If this doesn’t seem beyond weird to you, stop. It is almost impossible to process intuitively that a mycorrhizal web underground has a mind like your own.
This whole line of learning suggests that any thriving exo-ecology will contain intelligence. The chance that any life we may find will demonstrate cognition is going up.
Studies on mycelia and mycorrhizas have encouraged the concept of the forest as a kind of super-organism with a “wood wide net” formulated by fungal connections between trees. This awkward allusion to the World Wide Web has some usefulness as a metaphor, and is an attention grabber, but it does a disservice to the fungi. In this brief essay I have considered fungal expressions of consciousness, including sensitivity, decision making, learning, and memory.
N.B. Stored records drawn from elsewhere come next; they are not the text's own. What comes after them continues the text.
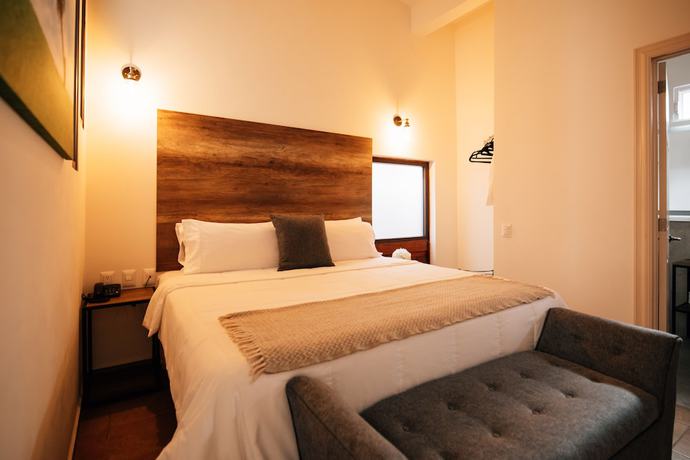 Imagen de la habitación del Hotel Tab&aacute;a Oaxaca. Foto 14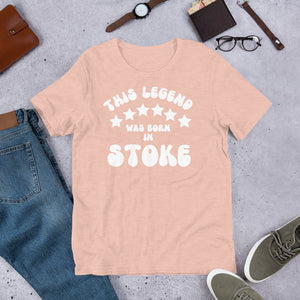 Stoke On Trent Funny T Shirt - J and P Hats 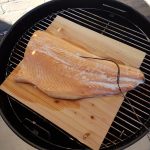 Warm gerookte zalm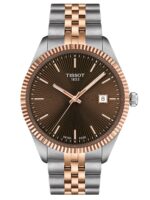 Orologio Tissot Ballade 40mm Blu Oro rosa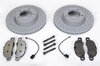 Bremsenservice-Kit komplett - VA  982 Boxster/ Cayman/ 991 ( I008) Stahlbremse ( -I450)
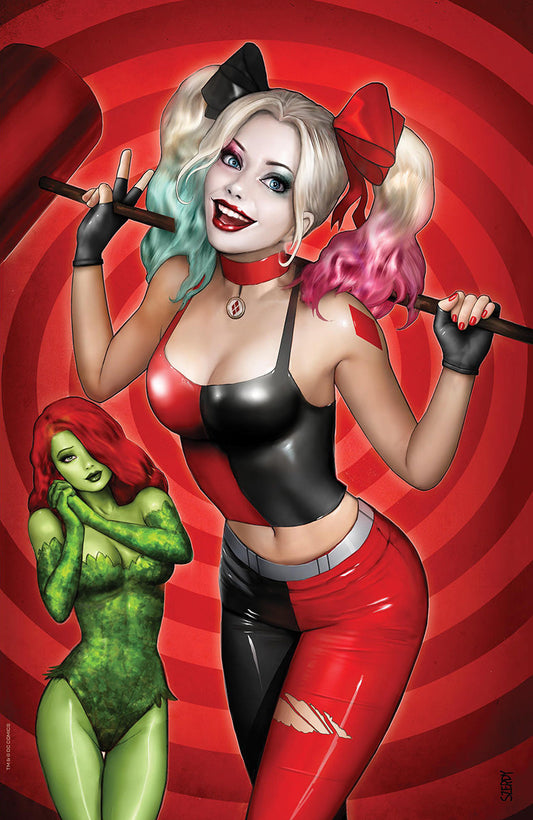 HARLEY QUINN #23 NATHAN SZERDY EXCLUSIVE RED FOIL VIRGIN VAR (11/09/2022)
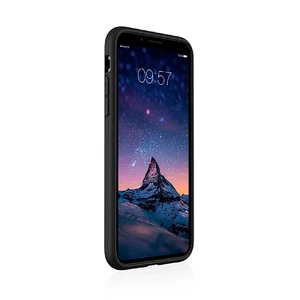 Противоударный чехол Evutec AER Series Wood Burmese Rosewood для iPhone X | XS с магнитным автодержателем - Фото 9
This rich behavioral repertoire allows fungi to adapt in real time to changes in environmental circumstances. Our internet shows none of this inherent flexibility. It is a network of pathways that generates nothing on its own. Life outshines the limitations of this drab technology in every cell. With the wealth of research revealing the sensitivity and responsiveness of individual hyphae to their environment, coupled with the novel studies on mycelial learning and memory, now is a fruitful time to recognize the study of fungal ethology as a distinctive discipline within mycology.
In recent years, a body of remarkable experiments have shown that fungi operate as individuals, engage in decision-making, are capable of learning, and possess short-term memory. These findings highlight the spectacular sensitivity of such ‘simple’ organisms, and situate the human version of the mind within a spectrum of consciousness that might well span the entire natural world.